Modern precision irrigation technologies, both for outdoor and greenhouse crops, rely on information from moisture sensors, weather monitoring systems, and measurement of crop water content based on vegetation indices like NDWI.

This index helps growers manage irrigation effectively based on crop need for water, which is especially critical in areas where this resource is as valuable as gold.

The NDWI formula looks like this: NDWI = (Green – NIR)/(Green + NIR)

Green wavelengths “represent” the reflectance of the water surface, while near-infrared — the reflectance of terrestrial vegetation and soil features. This enables detection of moisture content in plants, therefore leading to data-based irrigation. 

Soil And Crop Condition Monitoring

To get the most out of the crops, farmers need to provide them with everything they need. This is only possible with a comprehensive approach. First you need to do an agrochemical analysis of the soil, finding out how much nitrogen, phosphorus and other substances are already there. Then, based on the needs of the crop to be planted and the soil composition data obtained, you can figure out how many substances to apply to the soil.

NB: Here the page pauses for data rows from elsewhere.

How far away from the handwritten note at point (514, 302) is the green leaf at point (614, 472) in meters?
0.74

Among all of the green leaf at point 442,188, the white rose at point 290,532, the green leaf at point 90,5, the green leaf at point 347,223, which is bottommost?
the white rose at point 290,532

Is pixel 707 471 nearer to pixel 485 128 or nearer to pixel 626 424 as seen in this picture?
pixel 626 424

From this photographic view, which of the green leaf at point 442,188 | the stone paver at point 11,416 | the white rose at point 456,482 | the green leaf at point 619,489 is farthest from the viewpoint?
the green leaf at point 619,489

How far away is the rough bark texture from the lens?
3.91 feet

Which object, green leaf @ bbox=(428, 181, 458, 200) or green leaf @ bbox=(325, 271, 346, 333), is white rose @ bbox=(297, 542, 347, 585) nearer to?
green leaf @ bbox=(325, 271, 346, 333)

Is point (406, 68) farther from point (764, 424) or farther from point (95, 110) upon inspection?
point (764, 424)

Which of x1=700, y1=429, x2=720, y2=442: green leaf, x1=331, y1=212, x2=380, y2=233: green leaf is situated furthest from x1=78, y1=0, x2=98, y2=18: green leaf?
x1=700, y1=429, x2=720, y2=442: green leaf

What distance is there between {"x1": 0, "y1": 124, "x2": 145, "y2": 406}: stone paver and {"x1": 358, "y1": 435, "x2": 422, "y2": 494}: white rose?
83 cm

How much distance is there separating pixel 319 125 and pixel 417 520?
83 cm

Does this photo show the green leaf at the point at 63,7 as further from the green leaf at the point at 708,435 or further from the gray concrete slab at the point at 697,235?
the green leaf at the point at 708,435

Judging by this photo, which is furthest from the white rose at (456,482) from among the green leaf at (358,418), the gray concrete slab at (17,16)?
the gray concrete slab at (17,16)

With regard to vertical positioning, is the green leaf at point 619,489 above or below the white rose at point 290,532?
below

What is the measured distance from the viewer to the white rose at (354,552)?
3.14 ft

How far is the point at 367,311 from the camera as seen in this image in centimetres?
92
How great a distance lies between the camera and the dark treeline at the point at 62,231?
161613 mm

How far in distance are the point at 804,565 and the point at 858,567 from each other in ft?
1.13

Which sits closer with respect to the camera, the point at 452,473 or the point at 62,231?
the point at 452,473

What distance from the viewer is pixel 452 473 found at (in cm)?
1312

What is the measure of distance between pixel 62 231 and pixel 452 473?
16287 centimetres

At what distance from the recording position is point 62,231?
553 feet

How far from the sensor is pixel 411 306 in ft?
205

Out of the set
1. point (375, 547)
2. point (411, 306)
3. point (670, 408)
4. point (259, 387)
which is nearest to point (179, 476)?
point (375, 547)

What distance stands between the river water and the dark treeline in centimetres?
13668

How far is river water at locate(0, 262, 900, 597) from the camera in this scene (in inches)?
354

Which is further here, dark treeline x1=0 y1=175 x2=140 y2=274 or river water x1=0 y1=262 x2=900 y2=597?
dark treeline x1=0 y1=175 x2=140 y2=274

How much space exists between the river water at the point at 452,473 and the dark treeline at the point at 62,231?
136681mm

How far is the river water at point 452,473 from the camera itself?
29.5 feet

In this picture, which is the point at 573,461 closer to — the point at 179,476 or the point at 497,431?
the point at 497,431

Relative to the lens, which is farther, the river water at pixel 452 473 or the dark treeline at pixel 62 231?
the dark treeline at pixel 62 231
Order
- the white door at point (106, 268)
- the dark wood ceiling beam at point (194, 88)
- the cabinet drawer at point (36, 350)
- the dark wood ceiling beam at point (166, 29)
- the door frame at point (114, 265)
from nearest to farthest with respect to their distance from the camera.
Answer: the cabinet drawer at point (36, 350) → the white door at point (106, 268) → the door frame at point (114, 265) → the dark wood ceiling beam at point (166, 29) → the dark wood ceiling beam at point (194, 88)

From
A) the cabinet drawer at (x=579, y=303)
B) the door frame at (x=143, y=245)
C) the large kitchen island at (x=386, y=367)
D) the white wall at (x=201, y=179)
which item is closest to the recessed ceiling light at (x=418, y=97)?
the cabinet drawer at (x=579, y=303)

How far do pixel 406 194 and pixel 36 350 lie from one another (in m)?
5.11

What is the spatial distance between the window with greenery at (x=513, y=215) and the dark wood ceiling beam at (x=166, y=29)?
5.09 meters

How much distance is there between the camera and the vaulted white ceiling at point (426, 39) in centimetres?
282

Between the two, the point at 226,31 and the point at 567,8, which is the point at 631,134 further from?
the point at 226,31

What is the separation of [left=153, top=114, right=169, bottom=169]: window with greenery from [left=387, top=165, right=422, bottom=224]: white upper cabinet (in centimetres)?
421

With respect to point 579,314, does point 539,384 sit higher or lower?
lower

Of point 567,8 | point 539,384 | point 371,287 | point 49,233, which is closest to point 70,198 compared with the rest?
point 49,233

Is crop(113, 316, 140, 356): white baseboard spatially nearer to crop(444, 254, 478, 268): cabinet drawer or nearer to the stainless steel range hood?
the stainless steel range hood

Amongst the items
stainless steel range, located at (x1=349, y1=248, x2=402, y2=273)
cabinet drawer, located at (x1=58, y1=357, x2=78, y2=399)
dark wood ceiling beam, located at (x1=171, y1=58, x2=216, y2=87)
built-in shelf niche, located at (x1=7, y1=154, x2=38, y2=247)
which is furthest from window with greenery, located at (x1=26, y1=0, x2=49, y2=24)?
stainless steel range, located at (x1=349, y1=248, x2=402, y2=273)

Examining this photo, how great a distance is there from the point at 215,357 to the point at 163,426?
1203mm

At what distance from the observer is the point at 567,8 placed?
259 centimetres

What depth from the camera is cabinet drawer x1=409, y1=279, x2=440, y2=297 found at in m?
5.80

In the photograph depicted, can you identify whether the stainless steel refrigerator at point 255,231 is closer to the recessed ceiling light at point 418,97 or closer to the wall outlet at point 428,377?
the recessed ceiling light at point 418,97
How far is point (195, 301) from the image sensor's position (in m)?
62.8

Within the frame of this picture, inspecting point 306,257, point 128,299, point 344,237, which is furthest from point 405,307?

For this, spectral analysis of satellite imagery can be used. Such analysis implies the use of different indices, including NDVI, Normalized Difference Water Index, and many others to get the full picture of the field, its productivity, the state of each particular zone, etc. Monitoring of all those conditions remotely helps reduce time on field inspection, save resources and money thanks to precision, and obtain higher yields in a sustainable way. More so, this data can be used to forecast yields in advance.

Automated Machinery

Satellites have also gifted humanity with GPS technology, In agriculture, modern GPS-navigation has many advantages: it helps to reduce fuel costs, shows the efficiency of the equipment used, determines the amount of machinery involved, in what direction this vehicle is moving and at what speed, as well as monitors how accurately the employees perform their duties. Without special devices, it’s hard for a person to achieve maximum accuracy in carrying out agricultural operations. By installing a GPS-navigator to the agricultural machinery, a person will fully automate the work, because the navigator will fully control the operation of a vehicle. Of course, one navigator in the tractor is not enough, and a human resource for its control is still needed to fully manage all the necessary processes. It should be noted that in agriculture, in addition to GPS, there are two types of navigation-assist devices: parallel driving systems and autopilots.